A Generalized Notion of Completeness and Its Application

From the perspective of data reduction, the notions of minimal sufficient and complete statistics together play an important role in determining optimal statistics (estimators). The classical notion of sufficiency and completeness are not adequate in many robust estimations that are based on different divergences. Recently, the notion of generalized sufficiency based on a generalized likelihood function was introduced in the literature. It is important to note that the concept of sufficiency alone does not necessarily produce optimal statistics (estimators). Thus, in line with the generalized sufficiency, we introduce a generalized notion of completeness with respect to a generalized likelihood function.
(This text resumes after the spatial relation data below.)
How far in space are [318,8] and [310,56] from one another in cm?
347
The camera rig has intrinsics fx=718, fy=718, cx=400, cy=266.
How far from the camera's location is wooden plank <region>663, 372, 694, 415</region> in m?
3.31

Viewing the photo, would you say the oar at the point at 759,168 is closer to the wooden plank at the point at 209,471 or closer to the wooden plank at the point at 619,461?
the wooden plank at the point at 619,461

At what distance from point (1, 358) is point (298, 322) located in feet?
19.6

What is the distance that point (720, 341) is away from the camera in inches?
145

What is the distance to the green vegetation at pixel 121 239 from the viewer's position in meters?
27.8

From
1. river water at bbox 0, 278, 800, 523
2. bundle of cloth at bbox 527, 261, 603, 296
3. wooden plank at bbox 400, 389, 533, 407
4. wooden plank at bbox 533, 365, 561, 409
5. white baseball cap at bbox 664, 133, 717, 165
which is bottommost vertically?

We then characterize the family of probability distributions that possesses completeness with respect to the generalized likelihood function associated with the density power divergence (DPD). Moreover, we show that the family of distributions associated with the logarithmic density power divergence (LDPD) is not complete. Further, we extend the Lehmann-Scheff\'e theorem and the Basu's theorem for the generalized likelihood estimation. Subsequently, we obtain the generalized uniformly minimum variance unbiased estimator (UMVUE) for the $\mathcal{B^{(\alpha)}}$-family. Further, we derive an formula of the asymptotic expected deficiency (AED) that is used to compare the performance between the minimum density power divergence estimator (MDPDE) and the generalized UMVUE for $\mathcal{B^{(\alpha)}}$-family. Finally, we provide an application of the developed results in stress-strength reliability model.